Moran clamped his lips tightly. Carol would be better off if that was the answer. He went toward the yacht’s mess-room. Hallet followed close behind. Moran pushed the door aside and entered. Burleigh and Harper and Brawn looked at him, Carol raised her eyes. They glistened with tears.
Hallet said gleefully;
“Here goes!”
Standing behind Moran, he thrust a hand-blaster past Moran’s body and pulled the trigger. He held the trigger down for continuous fire as he traversed the weapon to wipe out everybody but Moran and himself.
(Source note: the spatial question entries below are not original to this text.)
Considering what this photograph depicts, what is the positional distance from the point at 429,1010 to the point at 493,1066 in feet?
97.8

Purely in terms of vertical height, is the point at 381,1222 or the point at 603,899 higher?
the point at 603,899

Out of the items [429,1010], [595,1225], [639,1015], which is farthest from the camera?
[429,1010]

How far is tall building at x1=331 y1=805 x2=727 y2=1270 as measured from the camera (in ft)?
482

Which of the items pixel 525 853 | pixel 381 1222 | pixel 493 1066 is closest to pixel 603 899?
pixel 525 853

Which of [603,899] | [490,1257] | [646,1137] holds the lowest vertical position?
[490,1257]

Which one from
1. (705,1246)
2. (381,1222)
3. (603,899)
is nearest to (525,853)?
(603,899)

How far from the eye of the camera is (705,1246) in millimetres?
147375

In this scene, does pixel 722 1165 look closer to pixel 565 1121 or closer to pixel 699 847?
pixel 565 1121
Moran responded instantly. His
hands flew to Hallet’s throat, blind fury making him unaware of any thought but a frantic lust to kill. It was very strange that Moran somehow noticed Hallet’s hand insanely pulling the trigger of the blast-pistol over and over and over without result. He remembered it later. Perhaps he shared Hallet’s blank disbelief that one could pull the trigger of a blaster and have nothing at all happen in consequence. But nothing did happen, and suddenly he dropped the weapon and clawed desperately at Moran’s fingers about his throat. But that was too late.
There was singularly little disturbance at the luncheon-table. The whole event was climax and anticlimax together. Hallet’s intention was so appallingly murderous and his action so shockingly futile that the four who were to have been his victims tended to stare blankly while Moran throttled him.
Burleigh seemed to recover first. He tried to pull Moran’s hands loose from Hallet’s throat. Lacking success he called to the others. “Harper! Brawn! Help me!”
It took all three of them to release Hallet. Then Moran stood panting, shaking, his eyes like flames.
“He—he—” panted Moran. “He was going to kill Carol!”
“I know,” said Burleigh, distressedly. “He was going to kill all of us. You gave me an inkling, so while he was packing bessendium between the hulls, and had his space-suit hanging in the airlock, I doctored the blaster in the space-suit pocket.” He looked down at Hallet. “Is he still alive?”
Brawn bent over Hallet. He nodded.
“Put him in the airlock for the time being,” said Burleigh. “And lock it. When he comes to, we’ll decide what to do.”
Harper and Brawn took Hallet by the arms and hauled him along the passageway. The inner door of the lock clanged shut on him.
“We’ll give him a hearing, of course,” said Burleigh conscientiously. “But we should survey the situation first.”